-- begin --
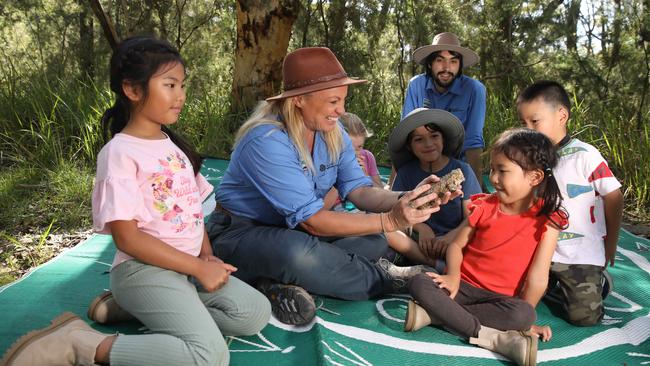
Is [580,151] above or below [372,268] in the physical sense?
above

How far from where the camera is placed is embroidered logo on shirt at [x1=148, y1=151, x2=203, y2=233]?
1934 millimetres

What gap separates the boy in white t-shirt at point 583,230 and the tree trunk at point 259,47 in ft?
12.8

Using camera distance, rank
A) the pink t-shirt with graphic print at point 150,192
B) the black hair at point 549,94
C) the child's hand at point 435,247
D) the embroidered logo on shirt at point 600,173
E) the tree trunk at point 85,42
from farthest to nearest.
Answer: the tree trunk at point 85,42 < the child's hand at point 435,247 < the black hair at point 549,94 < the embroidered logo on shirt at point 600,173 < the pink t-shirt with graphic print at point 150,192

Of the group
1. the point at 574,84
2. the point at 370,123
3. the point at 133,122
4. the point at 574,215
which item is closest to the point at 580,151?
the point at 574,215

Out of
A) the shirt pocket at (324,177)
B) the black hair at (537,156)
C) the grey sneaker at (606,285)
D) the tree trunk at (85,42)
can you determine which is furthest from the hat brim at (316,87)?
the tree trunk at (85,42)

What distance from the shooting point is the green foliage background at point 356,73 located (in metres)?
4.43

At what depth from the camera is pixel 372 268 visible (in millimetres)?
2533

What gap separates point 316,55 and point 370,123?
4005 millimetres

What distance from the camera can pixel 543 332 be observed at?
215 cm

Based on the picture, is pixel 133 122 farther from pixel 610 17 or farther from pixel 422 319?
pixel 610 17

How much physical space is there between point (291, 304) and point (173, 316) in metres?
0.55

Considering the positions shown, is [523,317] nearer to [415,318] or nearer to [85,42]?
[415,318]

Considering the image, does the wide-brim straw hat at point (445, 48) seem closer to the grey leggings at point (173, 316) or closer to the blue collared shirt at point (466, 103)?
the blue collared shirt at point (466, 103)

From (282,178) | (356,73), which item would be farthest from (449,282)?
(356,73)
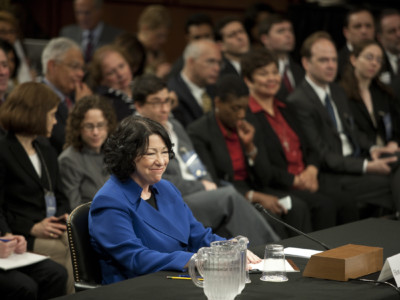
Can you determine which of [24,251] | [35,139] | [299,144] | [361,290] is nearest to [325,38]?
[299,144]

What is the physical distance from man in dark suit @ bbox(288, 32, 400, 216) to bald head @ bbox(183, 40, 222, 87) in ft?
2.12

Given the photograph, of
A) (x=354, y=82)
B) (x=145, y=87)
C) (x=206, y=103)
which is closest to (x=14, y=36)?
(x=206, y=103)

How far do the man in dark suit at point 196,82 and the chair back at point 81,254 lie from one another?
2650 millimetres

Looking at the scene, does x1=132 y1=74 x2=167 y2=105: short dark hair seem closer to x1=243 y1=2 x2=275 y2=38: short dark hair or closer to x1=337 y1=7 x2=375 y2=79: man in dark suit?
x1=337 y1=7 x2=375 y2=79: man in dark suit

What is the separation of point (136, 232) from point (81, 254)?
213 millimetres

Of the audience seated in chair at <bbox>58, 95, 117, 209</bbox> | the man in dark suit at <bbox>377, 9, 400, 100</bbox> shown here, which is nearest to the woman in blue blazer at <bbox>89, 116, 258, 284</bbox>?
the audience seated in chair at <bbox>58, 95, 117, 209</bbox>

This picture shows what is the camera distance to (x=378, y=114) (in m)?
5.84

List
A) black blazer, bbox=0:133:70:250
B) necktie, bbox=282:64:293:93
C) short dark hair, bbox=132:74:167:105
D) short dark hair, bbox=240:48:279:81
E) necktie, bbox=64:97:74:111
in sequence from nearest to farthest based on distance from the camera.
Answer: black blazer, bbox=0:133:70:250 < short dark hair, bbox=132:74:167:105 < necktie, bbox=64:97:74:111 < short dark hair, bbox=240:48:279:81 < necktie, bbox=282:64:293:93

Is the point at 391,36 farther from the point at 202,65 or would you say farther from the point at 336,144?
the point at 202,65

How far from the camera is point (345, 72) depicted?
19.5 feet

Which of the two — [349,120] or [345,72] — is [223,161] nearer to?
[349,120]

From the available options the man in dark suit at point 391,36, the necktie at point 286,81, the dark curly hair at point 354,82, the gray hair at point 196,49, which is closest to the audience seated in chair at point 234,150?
-- end --
• _The task_
Exclude the pictures, and transcribe all of the material exactly.

• _Task answer_
Is [580,151] above or below [372,268] in the physical sense?
above

How far from where the camera is placed is embroidered logo on shirt at [x1=148, y1=151, x2=203, y2=233]?
1934 millimetres

What gap separates the boy in white t-shirt at point 583,230 and the tree trunk at point 259,47 in ft?
12.8

Using camera distance, rank
A) the pink t-shirt with graphic print at point 150,192
B) the black hair at point 549,94
C) the child's hand at point 435,247
D) the embroidered logo on shirt at point 600,173
E) the tree trunk at point 85,42
from farthest to nearest.
Answer: the tree trunk at point 85,42 < the child's hand at point 435,247 < the black hair at point 549,94 < the embroidered logo on shirt at point 600,173 < the pink t-shirt with graphic print at point 150,192

Of the group
1. the point at 574,84
2. the point at 370,123
3. the point at 133,122
4. the point at 574,215
which item is closest to the point at 580,151?
the point at 574,215

Out of
A) the shirt pocket at (324,177)
B) the black hair at (537,156)
C) the grey sneaker at (606,285)
D) the tree trunk at (85,42)
can you determine which is furthest from the hat brim at (316,87)?
the tree trunk at (85,42)

What distance from the shooting point is the green foliage background at point 356,73 located (in metres)?
4.43

At what depth from the camera is pixel 372 268 visible (in millimetres)?
2533

What gap separates point 316,55 and point 370,123?
4005 millimetres

What distance from the camera can pixel 543 332 be observed at?
215 cm

Based on the picture, is pixel 133 122 farther from pixel 610 17 or farther from pixel 422 319?
pixel 610 17

How much physical space is there between point (291, 304) and point (173, 316) in metres?
0.55

Considering the positions shown, is [523,317] nearer to [415,318] or nearer to [85,42]?
[415,318]

Considering the image, does the wide-brim straw hat at point (445, 48) seem closer to the grey leggings at point (173, 316) or closer to the blue collared shirt at point (466, 103)?
the blue collared shirt at point (466, 103)

From (282,178) | (356,73), which item would be farthest from (449,282)?
(356,73)
Can you determine which of [24,251] | [35,139] | [299,144] | [361,290] is nearest to [325,38]?
[299,144]

What is the physical distance from man in dark suit @ bbox(288, 32, 400, 216) to bald head @ bbox(183, 40, 222, 87) in ft?
2.12

Given the photograph, of
A) (x=354, y=82)
B) (x=145, y=87)
C) (x=206, y=103)
which is closest to (x=14, y=36)?
(x=206, y=103)

How far do the man in dark suit at point 196,82 and the chair back at point 81,254 lie from one another?
2650 millimetres

Looking at the scene, does x1=132 y1=74 x2=167 y2=105: short dark hair seem closer to x1=243 y1=2 x2=275 y2=38: short dark hair or closer to x1=337 y1=7 x2=375 y2=79: man in dark suit?
x1=337 y1=7 x2=375 y2=79: man in dark suit

What is the separation of point (136, 232) from point (81, 254)?
213 millimetres

Of the audience seated in chair at <bbox>58, 95, 117, 209</bbox> | the man in dark suit at <bbox>377, 9, 400, 100</bbox> shown here, which is nearest to the woman in blue blazer at <bbox>89, 116, 258, 284</bbox>?
the audience seated in chair at <bbox>58, 95, 117, 209</bbox>

This picture shows what is the camera distance to (x=378, y=114) (in m)?
5.84

List
A) black blazer, bbox=0:133:70:250
B) necktie, bbox=282:64:293:93
C) short dark hair, bbox=132:74:167:105
D) short dark hair, bbox=240:48:279:81
E) necktie, bbox=64:97:74:111
in sequence from nearest to farthest based on distance from the camera.
Answer: black blazer, bbox=0:133:70:250 < short dark hair, bbox=132:74:167:105 < necktie, bbox=64:97:74:111 < short dark hair, bbox=240:48:279:81 < necktie, bbox=282:64:293:93

Is the point at 391,36 farther from the point at 202,65 or would you say farther from the point at 336,144?
the point at 202,65

How far from the camera is point (345, 72) depicted?
19.5 feet

Which of the two — [349,120] or [345,72] — is [223,161] nearer to?
[349,120]

From the available options the man in dark suit at point 391,36, the necktie at point 286,81, the dark curly hair at point 354,82, the gray hair at point 196,49, which is closest to the audience seated in chair at point 234,150?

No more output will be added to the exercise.